Requests>
1. According to the music collections document, which scholarly and professional societies publish journal literature in the field?
2. Carry on the music collections document from the point where it stops.

Users may consult several editions, versions, and performances of the same piece of music. In addition, dramatic arts, world music, performance art, new music, and other disciplines that merge various media require increasingly broad access to video and multimedia materials. The Music Department sponsors a Three-Summers Masters program, in which students come from all over the country to earn masters degrees in three consecutive summers; time is of the essence in these short, research intensive courses. The department does not currently have a strong distance education component. At this writing, primary access to music collections is site based, though some journals have become available online in full text. Located in the physical and intellectual center of the Music Department, the music library collections are central to this department’s musical and educational experience. For further discussion about the use and future of music materials, see section IIIA, Characteristics of the Literature.
Faculty are somewhat aware of changes in mechanics of research and/or changes in scholarly communication. They do not feel the same negative effects as do sciences faculty. Students tend to be less aware of these issues. Faculty are still expected to publish using the normal channels; there are fewer and fewer vehicles for some, and more and more for others; most faculty expect to see the journals in which they publish in the library. Because music journals are numerous, inexpensive, and diverse, many users expect to see their favorites in the library.
General
The discipline relies on several formats, including books,
dissertations, and specialized bibliographies; scholarly and
professional periodicals; scholarly, urtext, and performance
scores; sound recordings; and to a lesser extent, video
recordings and tests and measurements. Scores and recordings
are required for numerous instruments, ensembles, styles,
genres, performance abilities, numerous years of musical
study and ensemble performance, trends, visiting
artists/composers, and new music. The broad scope of research
and teaching within the field of music requires access to a
wide variety of monograph and periodical titles covering
various music theories; history, historiography, literature,
critical study, performance practice, and reception;
individual instruments’ or ensembles’ history,
repertoire, methods and techniques; genres and styles
periods; psychology and perception; technology; ethnography;
repressed cultures; and popular studies. There is increasing
emphasis on interdisciplinary studies. More and more books
are published in music. University presses are less
selective, often publishing camera-ready material with
minimal editing. Electronic books and journals for music are
evolving at a slow but steady pace. Each year brings some
development, but in general, the market is small and fine
arts are significantly behind their scientific
colleagues.
Both "music literature" and "literature about music" have a long half life, that is, both are apt to be cited and used over a long period of time; users need reliable access to both old and new material. Materials, particularly scores and recordings, are often needed at the time of request, such that rush ordering or interlibrary loan (print material only) is too late for the user.
Serials
The journal literature comes from commercial publishers, and
from scholarly and professional societies like the American
Musicological Society, the College Music Society, and the
Percussive Arts Society. Many music journals are affordably
priced. Most journals from commercial publishers have seen
only modest price increases in recent years. Electronic
access is in increasing demand and is increasingly available
for materials in the music field.
Scores
Most researchers and performers use a wide variety of
editions (e.g., scholarly, urtext, performance, facsimile
reproductions, or annotated). Different "manifestations" of a
musical work may include large conducting scores, miniature
study scores, condensed scores, vocal or choral scores, parts
(small ensemble only), arrangements, fakebooks, excerpts,
analytical reductions, method books, and graduated studies.

Collected data:

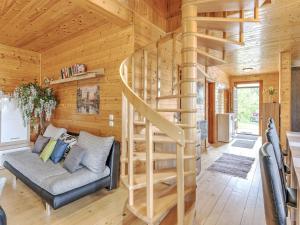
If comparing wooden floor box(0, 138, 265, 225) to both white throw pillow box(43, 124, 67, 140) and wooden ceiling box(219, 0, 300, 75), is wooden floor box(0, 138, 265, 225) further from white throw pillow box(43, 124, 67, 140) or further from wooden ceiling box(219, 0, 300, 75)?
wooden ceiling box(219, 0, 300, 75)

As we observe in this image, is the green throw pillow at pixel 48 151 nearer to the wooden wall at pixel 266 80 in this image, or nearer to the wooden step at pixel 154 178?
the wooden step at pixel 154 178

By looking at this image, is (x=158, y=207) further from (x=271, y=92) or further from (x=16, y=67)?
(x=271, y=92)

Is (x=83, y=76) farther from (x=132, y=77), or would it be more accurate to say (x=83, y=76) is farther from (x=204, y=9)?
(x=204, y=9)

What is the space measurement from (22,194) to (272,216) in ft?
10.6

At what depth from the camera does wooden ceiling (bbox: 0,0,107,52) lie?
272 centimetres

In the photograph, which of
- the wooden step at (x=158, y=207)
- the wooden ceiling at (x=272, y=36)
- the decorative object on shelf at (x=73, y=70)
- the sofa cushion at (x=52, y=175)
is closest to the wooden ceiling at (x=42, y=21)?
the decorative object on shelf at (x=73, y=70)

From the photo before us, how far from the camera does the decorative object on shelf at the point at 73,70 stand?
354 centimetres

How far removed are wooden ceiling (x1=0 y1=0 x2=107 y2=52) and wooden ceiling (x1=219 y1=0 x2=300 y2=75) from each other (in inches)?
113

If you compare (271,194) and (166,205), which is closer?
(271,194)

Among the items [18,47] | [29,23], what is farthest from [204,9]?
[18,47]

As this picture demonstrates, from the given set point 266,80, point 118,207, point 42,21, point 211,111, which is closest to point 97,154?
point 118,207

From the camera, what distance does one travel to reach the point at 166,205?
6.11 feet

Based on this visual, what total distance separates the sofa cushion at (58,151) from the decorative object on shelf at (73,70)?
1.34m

Responses per task>
1. The American Musicological Society, the College Music Society, and the Percussive Arts Society.

2.
Expensive collections of composers’ complete works and
monumental sets from scholarly societies form the heart of a
music collection. There are more scholarly editions now,
forcing us to choose among them. Music materials may come in
large folios that must be laid flat, or in loose sheaves
requiring special binding. Much of the important literature
is published by small presses and desktop publishers that
fall outside the purview of major vendors. Self-published
scores and compact discs (CD) have especially increased in
number. Electronic options for scores may provide exciting
new delivery methods in the future, but for now, most scores
are only available in physical formats such as print or disc
with PDF files.
A/V Recordings
Recorded audio and video performances offer a variety of
interpretations and techniques that reflect new scholarship,
opinions, aesthetics, or technical abilities; some
performances are on period instruments. Most libraries do not
lend A/V materials through interlibrary loan. Many materials
are reissued in new formats; others are not, yet retain their
research, performance, and recreational value.
Current Emphases
The library strives to provide standard repertoire and literature that supports inquiry beyond the curriculum to support students’ research, cross-disciplinary work, or preparation for post-undergraduate professional programs. For example, while UConn does not teach electronic music, many students are interested in the topic and are researching, creating, or performing it, and some have gone on to graduate study in this area. While trends and growth can be anticipated and accommodated, day-to-day requests cannot be if the library has not proactively maintained the collection.
Faculty Areas
The following areas have been targeted at some time in
the last four years based upon faculty’s
articulated research or curriculum needs:
twentieth-century British music, early music, music
education testing and measurement, research in music
education, Beethoven scholarship (esp. foreign-language
materials), urtext string editions, trombone repertoire,
selected woodwind and brass repertoire, vocal and
operatic music, French twentieth-century music, music and
textual studies, and wind ensemble repertoire and
literature.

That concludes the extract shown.